其中不乏有受过以前丞相府恩惠的,现今身份悬殊只觉得尴尬,其中也不乏对松然落井下石不怀好意的,但今天有事房家的大喜日子,她们还有点脑子不会在今天触霉头,于是就这么莫名其妙又理所应当的散去了。
只剩下松然一个人,有些茫然的看着空荡荡的新房。
——
房无猜更加迷茫。
她看着瞿长安似乎……很生气?刚刚还说要和她保持距离,现在就控制不住的拉着她往外冲。
是的,往外冲。
瞿长安怒气冲冲地把人扯了出来,大步流星地来到后院一个拱门下面,四下僻静无人的地方才终于停下。
他努力遏制自己的怒火,却没遏制住,忍不住质问:“你不是失忆了吗?!”
房无猜被糊了一脸愤怒:“……??”这只人在说什么?
房无猜的疑惑太过明显,瞿长安终于冷静了一些。
他意识到房无猜确实什么都不记得,就是真的失忆了。

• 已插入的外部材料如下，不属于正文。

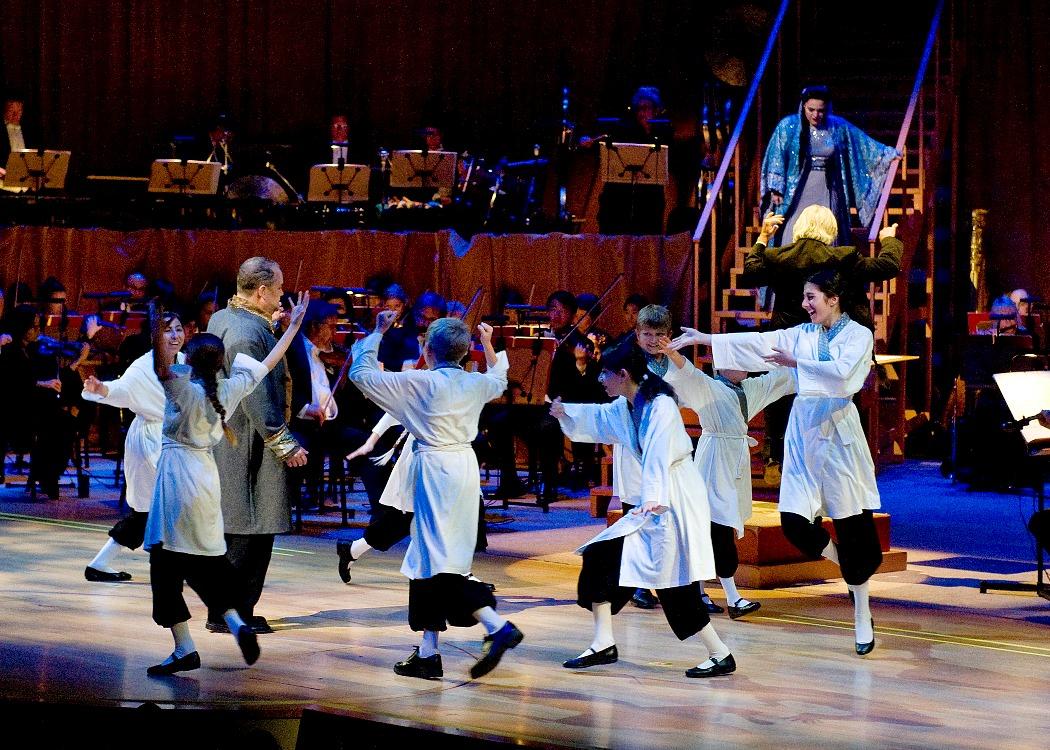 Turandot, Act II Scene 2, Three Riddles Challenge- Success! (Photo: Nick Koon)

瞿长安心情一下子又复杂起来,问:“你为什么要娶他?”
房无猜:“娶他?你说松然吗?不是淼慧道、咳、不是师尊算命让我成亲的吗?”
瞿长安:“我知道是师尊让你成亲冲喜的,但你为什么选他?选这个松然?”
瞿长安心里有个很不好的预感,使他几乎心神恍惚。
唔,说起这个,房无猜自然不可能把自己和主人方大锤的事情说出来,但又觉得瞿长安怪怪的,于是模棱两可的说:“没什么特别的理由,就是觉得他长得好看,喜欢他不行吗?我是女子,因为喜欢就娶他有什么不可以吗?”
她心想,这个世界女子因为美貌娶很多个好像很普遍,比如自己的娘亲就是这样,那她这样说很正常吧?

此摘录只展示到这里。